【編者按】
今年是南風窗雜志創刊40周年。40年,穿越歷史發展周期而不惑,歷經社會變革而保持冷靜,熟讀往圣絕學而筆耕不輟,看遍世間冷暖仍飽含熱情。
在這重要節點,南風窗人文板塊推出“40年 40人”欄目,專訪一批在中國社會各重要領域有影響力的人,以人物為經緯,編織中國社會的變遷圖譜。
亞里士多德將人的感官分成五種,視覺、聽覺、嗅覺、味覺、觸覺。
人們與外界接觸獲得的感受和經驗,建立于我們感官的運轉,這些最直接的生理反應,成為人們欣賞和體會美的源頭。所謂的文化、藝術、風俗、信仰,要在人朝向世界打開自己得到感受之后,再得以成立。
如果要在中國找一位最為深諳感官與審美之道的人,陳曉卿,一定會是最先浮現在大多數人腦海的名字。
這位攝影、導演出身的美食家,愛吃,會吃,十幾年在美食紀錄片領域的深耕,打通了感官世界與人文地理的通道,他是一個真正的體驗派,也是一個真正的分享派。
過去,陳曉卿和他的團隊,一直在“味覺”上下功夫,“用美食招待過大家的口舌腸胃”。這次,他們做了一點新的嘗試,選擇用視覺,再建一座認識中國、認識傳統文化的橋梁。
4月11日,紀錄片《尋色中國》在騰訊視頻播出,分成六集六個主題,開啟系統化的尋色中國之旅。這是陳曉卿和他的稻來紀錄片實驗室,踏出美食紀錄片領域之后的一次嶄新探索,也是在“東方傳統色彩計劃”支持下誕生的一場視覺盛宴。
尋溯中國傳統色彩的歷史,不是一個容易的事。陳曉卿自言已經為美食跑斷了腿,但這次,他還是被永遠有那么多故事可挖掘的世界吸引著,踏上了尋訪色彩的旅程。
他為這部片子配了解說詞。這趟旅程的開端,就始于他在《尋色中國》的第一集《煌煌國色》里,向所有與他如約而聚的觀眾提出的一個問題。
如果選出中國人的國色,您,會投給誰?

在陳曉卿眾多的作品里,《舌尖上的中國》和《風味人間》早已成為經典。
這兩個名字并不對仗,卻極為一致地體現了陳曉卿的創作觀:美食,是感受世界的一種方式。舌尖和風味的終點,是中國,是人間,是我們習以為常又往往熟視無睹的生活煙火。
陳曉卿的紀錄片是一種讓世界重新變得陌生的魔法。身處一個場域,會造成我們的“近視”,但透過他的攝影機,視角拉開某個恰到好處的距離時,我們得以重新聚焦,看清生活的質地與文化的肌理。
人眼喜歡顏色。從孩童始,我們就對那些明亮、絢麗的色彩情有獨鐘;當我們形容一種值得人投身其中的幸福生活,我們會說—豐富多彩。
兩年前,中國傳統色研究者郭浩找到了陳曉卿。
=-=-=-=-=
上面這段介紹陳曉卿的文字稱他的紀錄片是「一種讓世界重新變得陌生的魔法」。請依據該文字說明這樣說的理由,限一到三句。

* [已存資料]
=-=-=-=-=
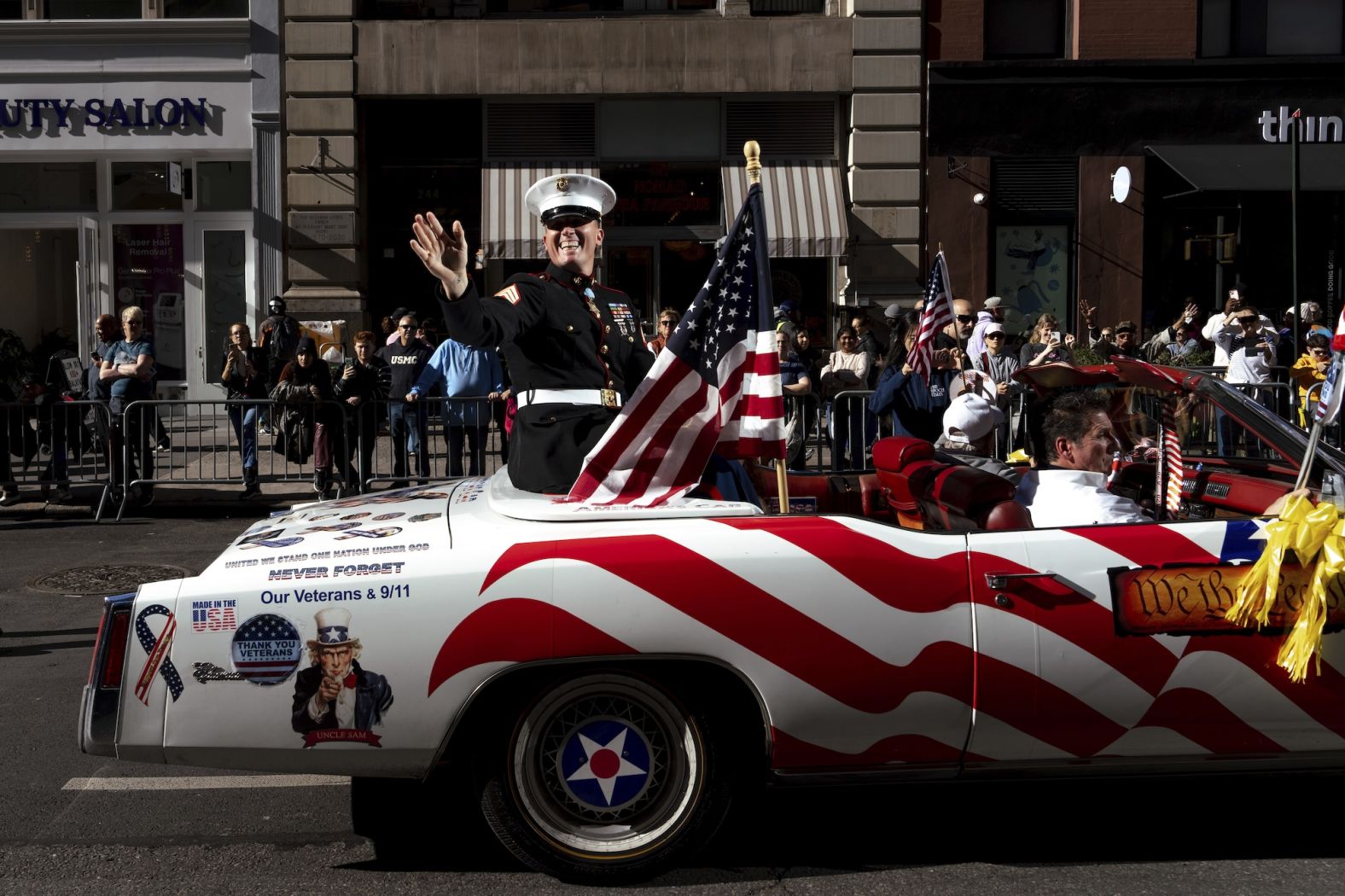 Dakota Meyer, a former US Marine who received the Medal of Honor in 2011 for his bravery in Afghanistan, serves as the grand marshal of the annual Veterans Day Parade in New York on Monday, November 11.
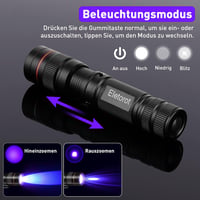 Eletorot UV LED Zseblámpa Fekete Fény Alumínium Házban 6
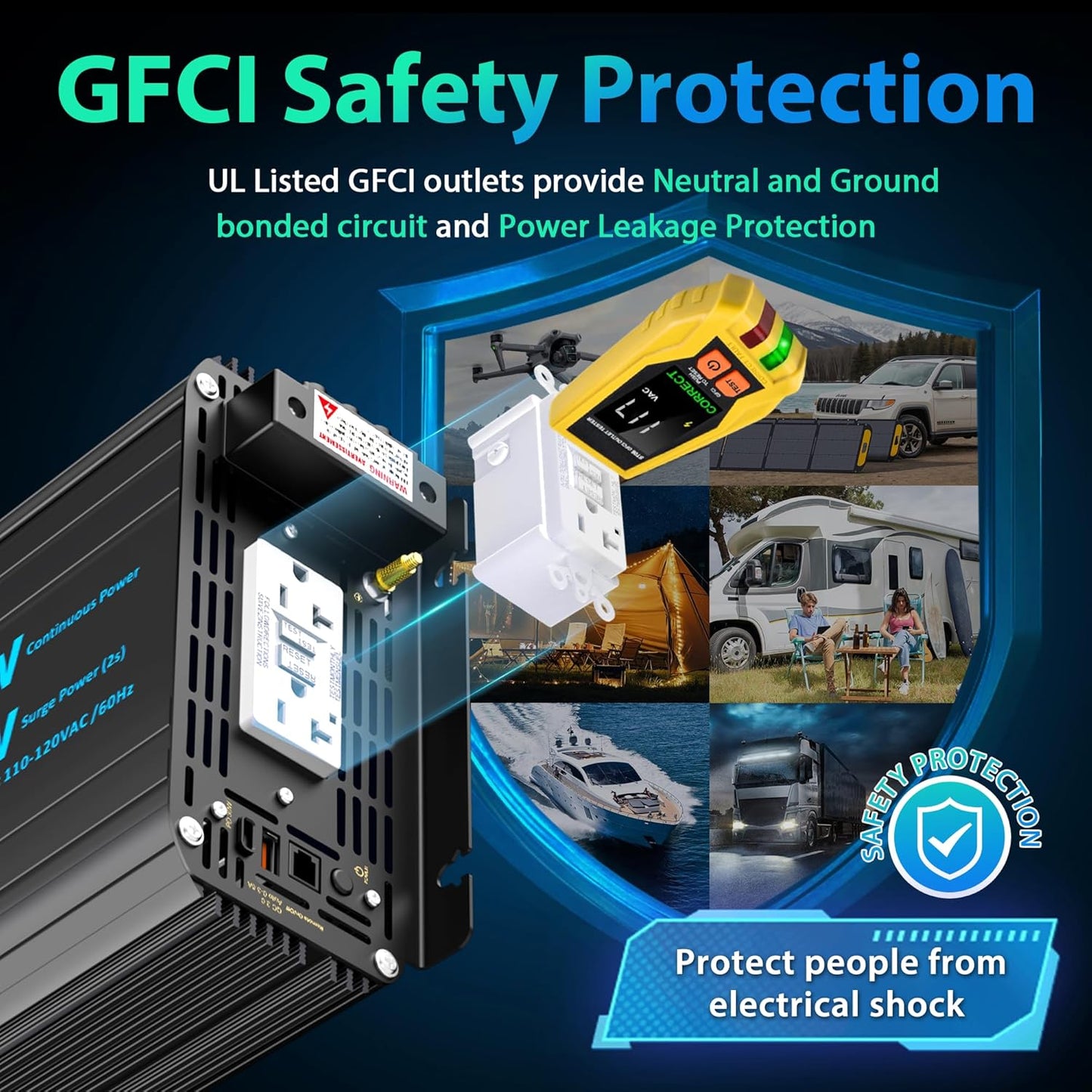 3000 Watt Power Inverter Pure Sine Wave with 6100Watt Surge for 2S 12V DC to 120V AC Converter,UL Listed GFCI outlets, Lithium Battery Compatible for RVs,Off-Grid Solar Power Inverter by GIANDEL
=-=-=-=-=
* [回答] 身處一個場域會造成我們的「近視」。透過他的攝影機,視角拉開某個恰到好處的距離,我們得以重新聚焦,看清生活的質地與文化的肌理。